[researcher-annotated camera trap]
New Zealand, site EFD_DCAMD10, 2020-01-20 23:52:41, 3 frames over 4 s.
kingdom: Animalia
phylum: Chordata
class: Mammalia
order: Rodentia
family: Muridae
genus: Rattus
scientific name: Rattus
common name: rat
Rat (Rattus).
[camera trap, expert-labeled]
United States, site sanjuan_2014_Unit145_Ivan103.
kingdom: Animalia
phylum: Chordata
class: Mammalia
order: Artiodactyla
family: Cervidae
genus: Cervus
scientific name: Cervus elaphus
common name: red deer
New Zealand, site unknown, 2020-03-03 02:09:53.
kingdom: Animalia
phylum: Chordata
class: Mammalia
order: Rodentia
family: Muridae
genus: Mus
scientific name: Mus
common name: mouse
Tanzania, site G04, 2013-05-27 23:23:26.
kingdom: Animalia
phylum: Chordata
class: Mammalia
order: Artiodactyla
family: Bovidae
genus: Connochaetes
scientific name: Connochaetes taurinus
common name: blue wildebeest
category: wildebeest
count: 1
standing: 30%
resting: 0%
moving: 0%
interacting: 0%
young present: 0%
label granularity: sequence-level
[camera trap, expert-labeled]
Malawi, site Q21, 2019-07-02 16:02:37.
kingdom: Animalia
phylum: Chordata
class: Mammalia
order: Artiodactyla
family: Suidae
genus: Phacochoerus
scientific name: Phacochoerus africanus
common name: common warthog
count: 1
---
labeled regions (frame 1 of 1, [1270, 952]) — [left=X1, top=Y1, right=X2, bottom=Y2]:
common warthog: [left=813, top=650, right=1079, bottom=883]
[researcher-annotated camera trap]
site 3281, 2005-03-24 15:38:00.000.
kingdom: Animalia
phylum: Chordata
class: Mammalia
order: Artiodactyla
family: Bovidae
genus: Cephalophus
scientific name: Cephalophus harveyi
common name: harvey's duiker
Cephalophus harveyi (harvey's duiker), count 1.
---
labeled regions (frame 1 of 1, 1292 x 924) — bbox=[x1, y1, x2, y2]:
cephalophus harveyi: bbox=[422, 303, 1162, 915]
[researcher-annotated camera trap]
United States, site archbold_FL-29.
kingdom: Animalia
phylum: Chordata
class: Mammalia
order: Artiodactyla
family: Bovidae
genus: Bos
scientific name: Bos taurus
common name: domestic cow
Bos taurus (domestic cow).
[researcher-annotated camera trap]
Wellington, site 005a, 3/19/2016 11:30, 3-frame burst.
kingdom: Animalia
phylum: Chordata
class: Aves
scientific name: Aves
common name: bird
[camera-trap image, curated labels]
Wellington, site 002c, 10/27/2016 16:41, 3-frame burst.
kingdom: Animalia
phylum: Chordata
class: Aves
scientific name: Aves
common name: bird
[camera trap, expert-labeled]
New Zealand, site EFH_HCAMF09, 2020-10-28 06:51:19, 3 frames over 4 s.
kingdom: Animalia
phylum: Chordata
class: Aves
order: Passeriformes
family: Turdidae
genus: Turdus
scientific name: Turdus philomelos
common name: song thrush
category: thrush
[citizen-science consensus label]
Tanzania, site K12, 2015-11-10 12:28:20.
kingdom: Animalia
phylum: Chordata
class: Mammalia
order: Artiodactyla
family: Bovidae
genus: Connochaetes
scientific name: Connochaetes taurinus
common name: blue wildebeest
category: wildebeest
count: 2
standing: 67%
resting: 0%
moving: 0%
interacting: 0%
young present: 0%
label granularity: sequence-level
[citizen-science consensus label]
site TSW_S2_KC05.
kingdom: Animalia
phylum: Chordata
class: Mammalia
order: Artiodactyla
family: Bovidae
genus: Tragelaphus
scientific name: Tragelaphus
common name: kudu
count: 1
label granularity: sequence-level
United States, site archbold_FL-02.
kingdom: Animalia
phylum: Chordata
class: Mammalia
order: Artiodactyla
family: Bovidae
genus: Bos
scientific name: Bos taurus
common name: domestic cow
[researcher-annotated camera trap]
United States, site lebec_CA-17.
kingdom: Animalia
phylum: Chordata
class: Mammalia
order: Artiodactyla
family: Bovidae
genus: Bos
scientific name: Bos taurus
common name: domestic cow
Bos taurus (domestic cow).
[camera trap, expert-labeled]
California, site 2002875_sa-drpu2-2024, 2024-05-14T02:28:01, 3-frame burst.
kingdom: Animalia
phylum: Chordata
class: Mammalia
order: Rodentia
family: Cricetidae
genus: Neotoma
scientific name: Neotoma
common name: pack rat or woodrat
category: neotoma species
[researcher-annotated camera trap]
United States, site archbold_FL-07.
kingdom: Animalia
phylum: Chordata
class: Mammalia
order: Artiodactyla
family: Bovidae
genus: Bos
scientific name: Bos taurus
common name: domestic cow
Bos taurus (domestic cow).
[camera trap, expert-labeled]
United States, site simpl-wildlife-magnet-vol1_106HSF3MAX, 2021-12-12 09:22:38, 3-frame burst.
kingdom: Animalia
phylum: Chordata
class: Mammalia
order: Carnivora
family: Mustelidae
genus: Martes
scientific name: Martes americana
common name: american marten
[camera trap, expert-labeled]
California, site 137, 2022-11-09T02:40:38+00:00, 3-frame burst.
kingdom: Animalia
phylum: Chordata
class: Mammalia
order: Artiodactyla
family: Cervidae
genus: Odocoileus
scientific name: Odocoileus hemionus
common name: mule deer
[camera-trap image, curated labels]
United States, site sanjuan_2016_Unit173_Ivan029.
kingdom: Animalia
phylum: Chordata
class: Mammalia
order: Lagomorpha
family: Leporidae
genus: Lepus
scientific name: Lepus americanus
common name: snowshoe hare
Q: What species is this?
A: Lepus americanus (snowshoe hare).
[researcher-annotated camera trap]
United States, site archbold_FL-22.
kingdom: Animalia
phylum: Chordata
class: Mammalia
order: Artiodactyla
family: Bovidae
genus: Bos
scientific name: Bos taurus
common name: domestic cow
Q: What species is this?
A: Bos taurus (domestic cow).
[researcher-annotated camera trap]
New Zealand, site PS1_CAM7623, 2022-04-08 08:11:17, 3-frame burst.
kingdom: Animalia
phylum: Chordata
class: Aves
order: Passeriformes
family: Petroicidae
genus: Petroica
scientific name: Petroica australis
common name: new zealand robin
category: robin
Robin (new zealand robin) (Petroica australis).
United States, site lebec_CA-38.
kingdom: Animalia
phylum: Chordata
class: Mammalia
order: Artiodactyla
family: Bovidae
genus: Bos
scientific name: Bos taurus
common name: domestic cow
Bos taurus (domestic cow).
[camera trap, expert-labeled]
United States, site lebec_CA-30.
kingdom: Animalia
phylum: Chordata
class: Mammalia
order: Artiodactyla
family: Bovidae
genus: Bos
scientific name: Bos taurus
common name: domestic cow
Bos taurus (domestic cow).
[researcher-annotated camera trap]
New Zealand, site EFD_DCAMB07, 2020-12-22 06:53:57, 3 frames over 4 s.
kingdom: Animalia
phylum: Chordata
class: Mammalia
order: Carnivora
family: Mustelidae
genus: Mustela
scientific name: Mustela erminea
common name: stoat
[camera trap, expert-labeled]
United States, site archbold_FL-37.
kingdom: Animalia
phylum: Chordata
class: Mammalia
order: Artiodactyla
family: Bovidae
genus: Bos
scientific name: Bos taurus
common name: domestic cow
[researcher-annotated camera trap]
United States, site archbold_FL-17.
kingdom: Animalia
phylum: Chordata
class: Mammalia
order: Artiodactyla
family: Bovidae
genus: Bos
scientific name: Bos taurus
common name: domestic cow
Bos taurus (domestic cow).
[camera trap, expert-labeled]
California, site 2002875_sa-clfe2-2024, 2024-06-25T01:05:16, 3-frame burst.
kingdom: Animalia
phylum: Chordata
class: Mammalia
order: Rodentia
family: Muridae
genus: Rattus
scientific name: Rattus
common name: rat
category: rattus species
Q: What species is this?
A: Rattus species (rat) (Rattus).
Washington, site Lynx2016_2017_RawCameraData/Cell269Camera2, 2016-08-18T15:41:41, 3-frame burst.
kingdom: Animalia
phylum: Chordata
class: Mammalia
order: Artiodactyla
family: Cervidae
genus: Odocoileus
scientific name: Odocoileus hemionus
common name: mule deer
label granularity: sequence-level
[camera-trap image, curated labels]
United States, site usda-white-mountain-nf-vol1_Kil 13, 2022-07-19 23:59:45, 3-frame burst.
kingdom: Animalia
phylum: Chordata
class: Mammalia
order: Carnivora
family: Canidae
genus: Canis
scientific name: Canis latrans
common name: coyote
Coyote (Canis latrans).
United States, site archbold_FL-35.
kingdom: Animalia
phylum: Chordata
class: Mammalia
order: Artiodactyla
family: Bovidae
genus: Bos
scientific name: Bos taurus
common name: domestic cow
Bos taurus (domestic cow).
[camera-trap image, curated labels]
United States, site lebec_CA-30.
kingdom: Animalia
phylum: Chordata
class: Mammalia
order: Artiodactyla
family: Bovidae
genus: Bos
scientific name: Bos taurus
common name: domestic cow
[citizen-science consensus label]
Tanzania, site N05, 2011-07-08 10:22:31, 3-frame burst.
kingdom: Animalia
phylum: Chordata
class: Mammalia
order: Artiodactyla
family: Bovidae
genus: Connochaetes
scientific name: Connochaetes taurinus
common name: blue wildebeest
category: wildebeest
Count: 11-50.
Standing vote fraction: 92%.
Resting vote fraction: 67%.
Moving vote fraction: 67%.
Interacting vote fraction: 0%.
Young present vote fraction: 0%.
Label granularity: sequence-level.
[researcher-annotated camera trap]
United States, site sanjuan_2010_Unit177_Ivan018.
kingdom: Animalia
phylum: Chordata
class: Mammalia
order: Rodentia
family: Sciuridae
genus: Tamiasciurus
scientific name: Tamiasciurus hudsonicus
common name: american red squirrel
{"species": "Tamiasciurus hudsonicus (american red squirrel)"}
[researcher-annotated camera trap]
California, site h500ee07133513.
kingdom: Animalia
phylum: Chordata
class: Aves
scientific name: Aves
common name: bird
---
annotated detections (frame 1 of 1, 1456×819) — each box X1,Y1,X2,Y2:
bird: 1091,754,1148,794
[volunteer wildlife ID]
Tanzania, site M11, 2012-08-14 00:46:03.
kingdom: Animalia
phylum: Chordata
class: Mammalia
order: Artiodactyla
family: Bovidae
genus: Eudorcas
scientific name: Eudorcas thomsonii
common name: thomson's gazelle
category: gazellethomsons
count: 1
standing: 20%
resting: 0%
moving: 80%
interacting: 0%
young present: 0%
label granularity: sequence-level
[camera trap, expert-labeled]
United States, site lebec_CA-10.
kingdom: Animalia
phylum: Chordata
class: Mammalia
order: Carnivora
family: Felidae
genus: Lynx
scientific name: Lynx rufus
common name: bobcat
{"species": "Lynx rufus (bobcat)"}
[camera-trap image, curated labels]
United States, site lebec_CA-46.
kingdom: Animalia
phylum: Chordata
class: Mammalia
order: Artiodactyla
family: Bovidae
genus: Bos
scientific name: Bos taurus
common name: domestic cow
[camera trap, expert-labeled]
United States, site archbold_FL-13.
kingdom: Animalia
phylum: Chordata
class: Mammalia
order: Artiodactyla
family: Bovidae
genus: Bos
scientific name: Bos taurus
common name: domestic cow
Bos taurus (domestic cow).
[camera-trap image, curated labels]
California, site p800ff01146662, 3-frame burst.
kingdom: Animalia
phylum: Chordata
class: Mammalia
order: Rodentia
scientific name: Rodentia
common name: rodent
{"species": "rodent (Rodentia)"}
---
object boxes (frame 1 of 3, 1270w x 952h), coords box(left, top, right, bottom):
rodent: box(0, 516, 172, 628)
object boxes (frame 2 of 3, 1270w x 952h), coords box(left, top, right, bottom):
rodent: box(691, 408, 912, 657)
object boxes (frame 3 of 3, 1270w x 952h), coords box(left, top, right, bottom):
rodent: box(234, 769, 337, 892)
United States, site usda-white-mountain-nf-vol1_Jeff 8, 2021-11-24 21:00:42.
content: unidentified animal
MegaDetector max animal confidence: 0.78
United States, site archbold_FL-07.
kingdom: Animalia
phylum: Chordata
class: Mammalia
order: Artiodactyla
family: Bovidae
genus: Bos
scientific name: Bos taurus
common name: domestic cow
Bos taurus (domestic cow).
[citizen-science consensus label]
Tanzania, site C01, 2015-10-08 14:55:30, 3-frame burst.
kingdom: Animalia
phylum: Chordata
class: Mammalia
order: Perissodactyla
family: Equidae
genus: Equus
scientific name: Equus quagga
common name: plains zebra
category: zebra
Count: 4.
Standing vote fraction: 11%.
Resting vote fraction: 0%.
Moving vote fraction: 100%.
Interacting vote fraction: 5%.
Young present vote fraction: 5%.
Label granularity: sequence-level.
──────────
_Task requirements_. Report only how many lines in the entries contain "vote".

_Solution for this exercise_. 10